# Using this definition of “closeness”, how close is $L$ to $V$?

For a class $W$:

Let $\mathcal{T}_0(W)=W$.
Let $\mathcal{T}_{\alpha+1}(W)=\{x\in V:x\subseteq\mathcal{T}_\alpha(W)\}\cup\mathcal{T}_\alpha(W)$.
Let $\mathcal{T}_{\beta}(W)=\bigcup_{\alpha\in\beta}\mathcal{T}_\alpha(W)$ for limit ordinals $\beta$.

Let $\mathrm{K}(W)=\min\{\alpha:\mathcal{T}_\alpha(W)=V\}$ (if such a minimum exists). The smaller this value is, the "closer" $W$ is to $V$.

With this definition, $\mathrm{K}(L)$ is guaranteed to be either a limit ordinal or $0$. Quite clearly $\mathrm{K}(L)=0\Leftrightarrow V=L$.

However, assuming $V\neq L$, is it possible to prove what $\mathrm{K}(L)$ is? Are there any models of ZFC in which it does not exist? (I.E. $M\models\forall\alpha\in\mathrm{Ord}(\mathcal{T}_\alpha(L)\neq V)$)
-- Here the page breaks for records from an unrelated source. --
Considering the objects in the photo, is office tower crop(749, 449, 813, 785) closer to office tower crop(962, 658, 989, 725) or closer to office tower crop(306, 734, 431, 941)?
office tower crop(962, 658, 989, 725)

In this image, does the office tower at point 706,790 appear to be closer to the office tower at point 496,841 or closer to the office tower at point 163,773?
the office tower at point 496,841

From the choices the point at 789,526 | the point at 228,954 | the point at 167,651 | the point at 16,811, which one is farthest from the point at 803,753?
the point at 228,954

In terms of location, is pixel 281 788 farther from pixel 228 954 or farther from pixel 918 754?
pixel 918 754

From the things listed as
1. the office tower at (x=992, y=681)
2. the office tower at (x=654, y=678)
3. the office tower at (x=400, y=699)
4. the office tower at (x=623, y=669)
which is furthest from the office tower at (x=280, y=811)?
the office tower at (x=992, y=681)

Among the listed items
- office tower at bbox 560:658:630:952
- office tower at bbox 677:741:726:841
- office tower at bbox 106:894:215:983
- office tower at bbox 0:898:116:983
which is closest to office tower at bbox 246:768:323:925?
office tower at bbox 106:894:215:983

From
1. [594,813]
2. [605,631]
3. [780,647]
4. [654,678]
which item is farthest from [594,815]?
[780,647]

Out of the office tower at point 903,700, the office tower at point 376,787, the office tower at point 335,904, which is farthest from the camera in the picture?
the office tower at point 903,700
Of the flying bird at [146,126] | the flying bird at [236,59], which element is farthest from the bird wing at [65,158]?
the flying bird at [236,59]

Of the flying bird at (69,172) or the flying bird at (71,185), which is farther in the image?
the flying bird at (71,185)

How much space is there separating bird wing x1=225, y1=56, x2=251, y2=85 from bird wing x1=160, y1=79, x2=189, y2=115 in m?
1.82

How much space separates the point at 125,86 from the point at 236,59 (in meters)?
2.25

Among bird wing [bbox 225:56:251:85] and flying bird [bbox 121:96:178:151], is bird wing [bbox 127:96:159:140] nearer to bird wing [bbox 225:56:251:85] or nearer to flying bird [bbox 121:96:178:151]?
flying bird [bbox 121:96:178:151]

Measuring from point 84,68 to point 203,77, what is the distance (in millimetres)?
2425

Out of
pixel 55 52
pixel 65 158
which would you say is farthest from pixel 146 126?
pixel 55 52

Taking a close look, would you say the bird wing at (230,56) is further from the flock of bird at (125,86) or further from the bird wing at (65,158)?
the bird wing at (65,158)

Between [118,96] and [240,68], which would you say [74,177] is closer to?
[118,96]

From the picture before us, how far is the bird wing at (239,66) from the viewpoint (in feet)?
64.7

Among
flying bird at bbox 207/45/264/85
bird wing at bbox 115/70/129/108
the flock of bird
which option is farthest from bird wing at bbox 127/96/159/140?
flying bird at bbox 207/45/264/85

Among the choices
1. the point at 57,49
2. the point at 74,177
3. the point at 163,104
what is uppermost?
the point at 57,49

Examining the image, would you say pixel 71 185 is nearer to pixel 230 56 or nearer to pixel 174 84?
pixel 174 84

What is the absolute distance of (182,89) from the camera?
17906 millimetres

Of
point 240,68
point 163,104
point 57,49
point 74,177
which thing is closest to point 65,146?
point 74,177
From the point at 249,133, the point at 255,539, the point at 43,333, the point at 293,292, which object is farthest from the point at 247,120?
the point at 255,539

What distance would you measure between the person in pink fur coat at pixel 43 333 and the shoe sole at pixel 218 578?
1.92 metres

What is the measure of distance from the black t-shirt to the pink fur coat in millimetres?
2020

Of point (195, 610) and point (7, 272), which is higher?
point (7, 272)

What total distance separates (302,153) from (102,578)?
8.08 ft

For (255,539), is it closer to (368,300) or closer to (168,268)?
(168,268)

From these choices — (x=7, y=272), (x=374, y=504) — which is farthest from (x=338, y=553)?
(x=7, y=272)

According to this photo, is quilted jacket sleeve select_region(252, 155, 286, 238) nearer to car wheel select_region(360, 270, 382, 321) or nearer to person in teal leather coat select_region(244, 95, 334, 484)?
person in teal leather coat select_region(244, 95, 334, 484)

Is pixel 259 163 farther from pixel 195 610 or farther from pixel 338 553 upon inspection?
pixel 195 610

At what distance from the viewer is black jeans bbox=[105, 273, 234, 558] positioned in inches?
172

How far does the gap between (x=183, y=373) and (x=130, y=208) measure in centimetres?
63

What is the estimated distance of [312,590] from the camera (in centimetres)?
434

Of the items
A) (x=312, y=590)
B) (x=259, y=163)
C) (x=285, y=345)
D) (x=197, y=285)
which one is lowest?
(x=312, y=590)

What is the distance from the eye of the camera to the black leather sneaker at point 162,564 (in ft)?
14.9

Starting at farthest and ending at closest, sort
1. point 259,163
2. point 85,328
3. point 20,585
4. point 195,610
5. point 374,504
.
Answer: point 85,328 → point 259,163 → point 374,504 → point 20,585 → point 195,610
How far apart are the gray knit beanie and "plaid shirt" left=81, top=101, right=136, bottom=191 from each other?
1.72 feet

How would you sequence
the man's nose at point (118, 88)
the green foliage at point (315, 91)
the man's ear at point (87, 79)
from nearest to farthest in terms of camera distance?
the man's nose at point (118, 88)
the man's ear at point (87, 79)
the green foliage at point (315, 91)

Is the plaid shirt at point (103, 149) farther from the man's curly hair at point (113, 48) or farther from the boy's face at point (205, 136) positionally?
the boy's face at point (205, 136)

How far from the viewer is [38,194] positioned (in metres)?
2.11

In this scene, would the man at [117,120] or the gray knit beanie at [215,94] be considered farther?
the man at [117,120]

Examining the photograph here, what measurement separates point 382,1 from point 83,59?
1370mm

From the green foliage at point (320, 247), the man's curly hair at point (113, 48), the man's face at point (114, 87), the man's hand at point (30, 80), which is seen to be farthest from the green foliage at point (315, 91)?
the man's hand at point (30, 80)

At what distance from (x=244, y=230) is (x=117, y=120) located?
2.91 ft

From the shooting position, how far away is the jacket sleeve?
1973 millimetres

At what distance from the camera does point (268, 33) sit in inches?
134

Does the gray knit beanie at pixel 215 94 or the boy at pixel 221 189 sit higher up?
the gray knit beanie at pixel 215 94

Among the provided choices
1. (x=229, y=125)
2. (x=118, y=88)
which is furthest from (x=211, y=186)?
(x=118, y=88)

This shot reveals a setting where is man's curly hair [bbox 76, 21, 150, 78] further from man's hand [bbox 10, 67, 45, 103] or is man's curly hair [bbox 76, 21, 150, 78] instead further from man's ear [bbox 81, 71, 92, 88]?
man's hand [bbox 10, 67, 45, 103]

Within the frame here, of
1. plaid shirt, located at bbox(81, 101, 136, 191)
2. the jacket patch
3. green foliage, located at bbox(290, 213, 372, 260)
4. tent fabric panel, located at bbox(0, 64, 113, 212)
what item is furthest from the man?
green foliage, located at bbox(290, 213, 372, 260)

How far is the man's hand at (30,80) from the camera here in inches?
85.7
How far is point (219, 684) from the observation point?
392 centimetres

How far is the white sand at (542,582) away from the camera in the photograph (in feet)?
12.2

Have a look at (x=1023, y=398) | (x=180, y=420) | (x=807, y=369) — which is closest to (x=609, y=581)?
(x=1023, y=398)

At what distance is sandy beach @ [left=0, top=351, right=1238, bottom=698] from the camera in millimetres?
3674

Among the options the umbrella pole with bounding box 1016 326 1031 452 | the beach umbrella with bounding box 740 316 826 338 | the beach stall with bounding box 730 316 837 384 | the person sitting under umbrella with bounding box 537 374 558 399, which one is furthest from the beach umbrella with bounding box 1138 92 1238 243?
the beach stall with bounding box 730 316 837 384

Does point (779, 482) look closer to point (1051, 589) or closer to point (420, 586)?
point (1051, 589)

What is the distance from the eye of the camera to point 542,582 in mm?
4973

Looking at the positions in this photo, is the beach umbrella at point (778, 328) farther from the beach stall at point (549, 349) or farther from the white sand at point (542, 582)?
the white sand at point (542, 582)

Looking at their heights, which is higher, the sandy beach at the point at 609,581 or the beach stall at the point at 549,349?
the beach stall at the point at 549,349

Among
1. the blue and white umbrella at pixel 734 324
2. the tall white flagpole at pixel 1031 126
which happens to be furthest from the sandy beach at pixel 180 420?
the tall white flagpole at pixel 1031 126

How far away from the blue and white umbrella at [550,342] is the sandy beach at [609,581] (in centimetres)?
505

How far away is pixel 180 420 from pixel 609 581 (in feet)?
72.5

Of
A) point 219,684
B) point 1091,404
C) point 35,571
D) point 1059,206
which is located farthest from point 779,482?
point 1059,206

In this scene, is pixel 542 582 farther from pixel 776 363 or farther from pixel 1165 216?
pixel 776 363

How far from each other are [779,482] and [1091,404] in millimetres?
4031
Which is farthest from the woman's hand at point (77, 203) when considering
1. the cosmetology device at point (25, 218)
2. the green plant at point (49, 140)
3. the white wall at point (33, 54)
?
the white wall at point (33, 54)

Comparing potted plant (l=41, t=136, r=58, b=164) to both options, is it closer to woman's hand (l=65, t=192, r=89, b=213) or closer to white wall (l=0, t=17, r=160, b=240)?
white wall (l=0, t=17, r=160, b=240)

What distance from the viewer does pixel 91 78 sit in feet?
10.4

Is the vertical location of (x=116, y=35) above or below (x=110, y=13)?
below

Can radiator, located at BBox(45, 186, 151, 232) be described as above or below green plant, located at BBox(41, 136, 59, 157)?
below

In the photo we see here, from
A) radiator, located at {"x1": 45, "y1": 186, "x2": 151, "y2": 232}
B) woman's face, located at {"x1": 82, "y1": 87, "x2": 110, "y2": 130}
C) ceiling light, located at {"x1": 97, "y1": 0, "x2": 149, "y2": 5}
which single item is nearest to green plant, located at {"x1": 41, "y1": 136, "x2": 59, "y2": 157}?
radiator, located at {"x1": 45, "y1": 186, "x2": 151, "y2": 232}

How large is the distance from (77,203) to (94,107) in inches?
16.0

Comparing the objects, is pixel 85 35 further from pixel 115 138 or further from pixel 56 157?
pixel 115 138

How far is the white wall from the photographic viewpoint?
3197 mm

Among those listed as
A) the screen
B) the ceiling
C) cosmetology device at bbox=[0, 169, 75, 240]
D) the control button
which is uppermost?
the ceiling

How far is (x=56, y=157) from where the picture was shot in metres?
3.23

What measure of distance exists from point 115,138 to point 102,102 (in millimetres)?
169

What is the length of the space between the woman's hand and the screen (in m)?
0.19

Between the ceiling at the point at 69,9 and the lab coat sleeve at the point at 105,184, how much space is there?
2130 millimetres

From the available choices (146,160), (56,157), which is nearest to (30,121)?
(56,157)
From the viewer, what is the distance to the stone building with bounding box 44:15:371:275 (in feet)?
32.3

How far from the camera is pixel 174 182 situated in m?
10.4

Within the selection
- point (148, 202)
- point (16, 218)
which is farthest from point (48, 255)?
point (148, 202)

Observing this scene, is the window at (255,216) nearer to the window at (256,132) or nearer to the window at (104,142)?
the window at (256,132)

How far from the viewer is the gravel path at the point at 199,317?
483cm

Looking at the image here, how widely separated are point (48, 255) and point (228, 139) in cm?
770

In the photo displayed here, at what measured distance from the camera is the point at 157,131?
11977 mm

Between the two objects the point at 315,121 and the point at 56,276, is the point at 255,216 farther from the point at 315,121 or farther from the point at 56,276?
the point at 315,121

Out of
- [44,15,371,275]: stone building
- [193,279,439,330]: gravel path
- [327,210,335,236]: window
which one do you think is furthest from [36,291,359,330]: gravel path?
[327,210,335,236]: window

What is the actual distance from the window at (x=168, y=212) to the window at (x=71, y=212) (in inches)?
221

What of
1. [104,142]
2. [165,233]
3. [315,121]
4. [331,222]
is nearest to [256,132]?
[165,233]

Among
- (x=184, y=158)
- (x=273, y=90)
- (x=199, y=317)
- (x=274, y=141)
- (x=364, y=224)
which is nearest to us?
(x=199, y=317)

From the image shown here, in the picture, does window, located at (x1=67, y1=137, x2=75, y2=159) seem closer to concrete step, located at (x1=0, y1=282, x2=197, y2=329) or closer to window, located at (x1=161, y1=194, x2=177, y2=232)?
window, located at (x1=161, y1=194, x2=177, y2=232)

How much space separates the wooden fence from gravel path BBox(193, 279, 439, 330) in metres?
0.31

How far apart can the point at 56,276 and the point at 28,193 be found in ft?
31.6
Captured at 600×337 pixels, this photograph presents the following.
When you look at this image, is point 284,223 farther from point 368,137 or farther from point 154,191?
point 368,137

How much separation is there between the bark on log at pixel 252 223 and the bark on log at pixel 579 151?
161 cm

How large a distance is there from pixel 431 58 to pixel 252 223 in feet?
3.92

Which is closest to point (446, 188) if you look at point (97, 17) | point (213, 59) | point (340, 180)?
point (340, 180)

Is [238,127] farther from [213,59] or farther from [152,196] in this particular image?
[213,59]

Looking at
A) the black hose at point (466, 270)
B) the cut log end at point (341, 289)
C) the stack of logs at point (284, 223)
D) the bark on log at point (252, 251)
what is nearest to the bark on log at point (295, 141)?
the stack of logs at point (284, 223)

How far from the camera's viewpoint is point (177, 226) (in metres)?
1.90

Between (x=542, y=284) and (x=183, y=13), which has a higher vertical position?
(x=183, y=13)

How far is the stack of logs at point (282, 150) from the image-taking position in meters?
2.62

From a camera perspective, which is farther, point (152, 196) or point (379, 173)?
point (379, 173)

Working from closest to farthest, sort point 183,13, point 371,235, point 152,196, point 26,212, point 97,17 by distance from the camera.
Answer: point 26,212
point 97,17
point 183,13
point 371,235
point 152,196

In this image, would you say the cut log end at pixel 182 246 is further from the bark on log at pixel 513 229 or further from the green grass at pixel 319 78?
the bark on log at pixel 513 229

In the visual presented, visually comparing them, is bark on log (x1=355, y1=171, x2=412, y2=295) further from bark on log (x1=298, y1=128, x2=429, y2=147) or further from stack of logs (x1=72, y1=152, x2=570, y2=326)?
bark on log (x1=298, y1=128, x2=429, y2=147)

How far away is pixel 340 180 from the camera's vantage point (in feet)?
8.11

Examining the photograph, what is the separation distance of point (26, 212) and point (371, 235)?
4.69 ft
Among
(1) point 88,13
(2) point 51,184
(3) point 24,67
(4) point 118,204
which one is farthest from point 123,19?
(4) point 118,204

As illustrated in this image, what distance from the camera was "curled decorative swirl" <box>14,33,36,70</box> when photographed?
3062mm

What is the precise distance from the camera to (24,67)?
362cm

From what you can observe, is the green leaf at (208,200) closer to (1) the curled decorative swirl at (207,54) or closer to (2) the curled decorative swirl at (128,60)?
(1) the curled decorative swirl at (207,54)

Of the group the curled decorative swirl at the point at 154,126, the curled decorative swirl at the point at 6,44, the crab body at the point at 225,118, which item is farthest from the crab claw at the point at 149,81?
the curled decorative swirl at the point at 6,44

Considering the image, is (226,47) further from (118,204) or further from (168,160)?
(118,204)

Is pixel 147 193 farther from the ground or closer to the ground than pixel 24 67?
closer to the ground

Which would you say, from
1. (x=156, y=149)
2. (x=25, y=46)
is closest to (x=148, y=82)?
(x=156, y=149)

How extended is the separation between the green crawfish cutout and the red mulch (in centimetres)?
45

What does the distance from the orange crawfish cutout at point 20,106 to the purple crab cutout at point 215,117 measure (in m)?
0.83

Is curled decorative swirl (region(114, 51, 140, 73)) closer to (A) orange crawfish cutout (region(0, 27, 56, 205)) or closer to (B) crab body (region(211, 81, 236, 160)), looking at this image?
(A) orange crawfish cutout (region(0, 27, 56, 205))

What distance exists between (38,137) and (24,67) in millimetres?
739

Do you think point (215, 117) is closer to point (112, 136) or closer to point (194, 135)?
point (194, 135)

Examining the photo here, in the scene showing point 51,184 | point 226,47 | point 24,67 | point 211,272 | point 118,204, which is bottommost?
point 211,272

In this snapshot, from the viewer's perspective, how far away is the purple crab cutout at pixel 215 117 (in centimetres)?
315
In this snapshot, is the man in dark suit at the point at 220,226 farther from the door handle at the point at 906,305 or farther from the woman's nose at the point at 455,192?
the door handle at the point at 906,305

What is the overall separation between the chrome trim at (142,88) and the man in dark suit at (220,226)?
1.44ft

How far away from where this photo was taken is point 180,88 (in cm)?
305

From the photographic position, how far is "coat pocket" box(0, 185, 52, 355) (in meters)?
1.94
A couple facts that may help:

• $\mathcal{T}_\alpha(L)$ is transitive for every $\alpha$ (Proven by transfinite induction)
• $V_{\omega+\alpha}\in\mathcal{T}_\alpha(L)$ (Proven also by transfinite induction)
• $\mathrm{K}(L)\neq\alpha+1$ for any $\alpha$ (Transfinite induction)
• $V\setminus L$ is either the empty set or a proper class (Deduction using the fact that $L$ is transitive and a model of the axiom of pairing)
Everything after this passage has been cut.